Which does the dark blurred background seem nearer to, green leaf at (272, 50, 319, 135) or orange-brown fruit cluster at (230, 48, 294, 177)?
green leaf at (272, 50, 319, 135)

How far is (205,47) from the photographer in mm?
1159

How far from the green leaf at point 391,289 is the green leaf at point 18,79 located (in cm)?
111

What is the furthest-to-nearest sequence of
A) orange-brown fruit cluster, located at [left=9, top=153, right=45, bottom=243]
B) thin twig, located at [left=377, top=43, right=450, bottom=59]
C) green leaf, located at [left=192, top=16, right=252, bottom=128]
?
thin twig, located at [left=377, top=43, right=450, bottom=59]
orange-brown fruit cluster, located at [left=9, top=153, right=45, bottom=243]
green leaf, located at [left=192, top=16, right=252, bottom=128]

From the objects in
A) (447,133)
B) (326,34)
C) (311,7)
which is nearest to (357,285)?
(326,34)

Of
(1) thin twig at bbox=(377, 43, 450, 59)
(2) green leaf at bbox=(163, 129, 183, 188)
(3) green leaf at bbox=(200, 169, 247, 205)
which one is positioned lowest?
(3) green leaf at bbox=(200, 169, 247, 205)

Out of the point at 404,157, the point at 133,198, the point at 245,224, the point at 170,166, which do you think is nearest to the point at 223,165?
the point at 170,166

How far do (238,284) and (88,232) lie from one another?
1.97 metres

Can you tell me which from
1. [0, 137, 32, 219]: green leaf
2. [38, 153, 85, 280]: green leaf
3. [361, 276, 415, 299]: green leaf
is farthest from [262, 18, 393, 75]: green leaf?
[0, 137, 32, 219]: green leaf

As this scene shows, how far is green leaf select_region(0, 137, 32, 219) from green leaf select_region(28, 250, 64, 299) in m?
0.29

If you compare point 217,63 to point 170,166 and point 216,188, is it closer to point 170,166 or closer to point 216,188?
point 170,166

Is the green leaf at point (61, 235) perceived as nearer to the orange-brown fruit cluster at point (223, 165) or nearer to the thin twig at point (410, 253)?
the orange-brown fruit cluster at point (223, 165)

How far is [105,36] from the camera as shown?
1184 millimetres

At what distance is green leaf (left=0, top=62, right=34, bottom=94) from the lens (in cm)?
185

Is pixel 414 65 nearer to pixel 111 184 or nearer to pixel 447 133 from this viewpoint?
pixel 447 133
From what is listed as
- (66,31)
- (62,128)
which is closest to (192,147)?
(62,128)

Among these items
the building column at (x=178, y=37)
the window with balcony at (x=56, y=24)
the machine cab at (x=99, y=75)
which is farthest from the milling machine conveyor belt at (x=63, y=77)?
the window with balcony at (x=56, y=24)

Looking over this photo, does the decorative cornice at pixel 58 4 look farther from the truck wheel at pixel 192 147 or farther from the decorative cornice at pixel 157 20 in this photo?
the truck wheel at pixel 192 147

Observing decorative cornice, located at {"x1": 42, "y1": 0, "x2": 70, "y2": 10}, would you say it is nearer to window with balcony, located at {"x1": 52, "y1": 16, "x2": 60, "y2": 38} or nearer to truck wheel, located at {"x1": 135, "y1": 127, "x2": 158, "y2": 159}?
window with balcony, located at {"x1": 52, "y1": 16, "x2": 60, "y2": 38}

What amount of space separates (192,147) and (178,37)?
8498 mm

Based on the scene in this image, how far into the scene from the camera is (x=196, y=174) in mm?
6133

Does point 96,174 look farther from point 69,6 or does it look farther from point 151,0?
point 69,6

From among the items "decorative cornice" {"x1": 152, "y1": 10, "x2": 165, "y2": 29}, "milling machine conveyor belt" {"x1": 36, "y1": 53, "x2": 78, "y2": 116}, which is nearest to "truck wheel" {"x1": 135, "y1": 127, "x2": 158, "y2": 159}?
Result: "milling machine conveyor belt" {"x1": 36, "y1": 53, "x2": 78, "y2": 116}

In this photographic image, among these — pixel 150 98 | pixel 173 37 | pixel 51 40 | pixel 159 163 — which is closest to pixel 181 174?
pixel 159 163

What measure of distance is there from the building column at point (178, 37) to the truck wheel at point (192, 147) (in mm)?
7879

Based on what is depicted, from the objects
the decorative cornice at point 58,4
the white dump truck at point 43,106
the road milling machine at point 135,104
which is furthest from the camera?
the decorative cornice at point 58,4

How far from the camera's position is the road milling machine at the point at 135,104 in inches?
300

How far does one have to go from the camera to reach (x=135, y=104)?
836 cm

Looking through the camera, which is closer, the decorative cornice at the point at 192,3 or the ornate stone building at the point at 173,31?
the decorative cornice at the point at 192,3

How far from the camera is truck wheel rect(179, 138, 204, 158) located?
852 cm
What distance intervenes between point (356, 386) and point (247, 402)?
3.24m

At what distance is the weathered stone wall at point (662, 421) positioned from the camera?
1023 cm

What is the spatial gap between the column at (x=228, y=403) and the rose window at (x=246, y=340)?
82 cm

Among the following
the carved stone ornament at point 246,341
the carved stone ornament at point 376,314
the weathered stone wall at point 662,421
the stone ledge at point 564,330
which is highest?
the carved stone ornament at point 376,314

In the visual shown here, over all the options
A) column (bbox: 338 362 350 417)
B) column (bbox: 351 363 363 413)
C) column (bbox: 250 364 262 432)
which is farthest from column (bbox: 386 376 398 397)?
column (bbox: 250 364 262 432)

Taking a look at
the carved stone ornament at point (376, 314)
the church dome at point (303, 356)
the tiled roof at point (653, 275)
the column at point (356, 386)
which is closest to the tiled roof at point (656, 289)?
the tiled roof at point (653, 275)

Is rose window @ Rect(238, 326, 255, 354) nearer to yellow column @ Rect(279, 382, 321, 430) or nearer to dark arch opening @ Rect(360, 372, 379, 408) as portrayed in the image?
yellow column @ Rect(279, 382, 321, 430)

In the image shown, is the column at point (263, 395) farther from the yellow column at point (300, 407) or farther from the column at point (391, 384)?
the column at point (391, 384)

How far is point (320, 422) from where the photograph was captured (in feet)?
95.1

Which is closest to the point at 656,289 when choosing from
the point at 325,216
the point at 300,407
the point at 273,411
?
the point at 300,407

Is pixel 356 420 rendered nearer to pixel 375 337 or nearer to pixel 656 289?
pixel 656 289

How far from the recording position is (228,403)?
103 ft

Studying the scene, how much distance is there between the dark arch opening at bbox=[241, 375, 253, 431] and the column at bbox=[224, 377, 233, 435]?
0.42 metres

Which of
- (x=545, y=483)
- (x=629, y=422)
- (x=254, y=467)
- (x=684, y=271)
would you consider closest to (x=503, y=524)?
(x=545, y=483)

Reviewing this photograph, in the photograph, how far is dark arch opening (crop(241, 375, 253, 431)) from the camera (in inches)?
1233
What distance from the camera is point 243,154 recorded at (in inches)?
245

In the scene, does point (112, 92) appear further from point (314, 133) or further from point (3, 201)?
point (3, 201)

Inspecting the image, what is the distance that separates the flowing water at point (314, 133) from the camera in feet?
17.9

+ + + + + + +

Exercise – Pull out each line of the records that contains the word "this". Case counts, so match capitals and lowercase letters precisely.

Output below –
As this scene shows, how far is green leaf select_region(0, 137, 32, 219) from green leaf select_region(28, 250, 64, 299) in m?
Is pixel 414 65 nearer to pixel 111 184 or nearer to pixel 447 133 from this viewpoint?
Looking over this photo, does the decorative cornice at pixel 58 4 look farther from the truck wheel at pixel 192 147 or farther from the decorative cornice at pixel 157 20 in this photo?
Based on the scene in this image, how far into the scene from the camera is (x=196, y=174) in mm?
In this photographic image, among these — pixel 150 98 | pixel 173 37 | pixel 51 40 | pixel 159 163 — which is closest to pixel 181 174?
Reviewing this photograph, in the photograph, how far is dark arch opening (crop(241, 375, 253, 431)) from the camera (in inches)?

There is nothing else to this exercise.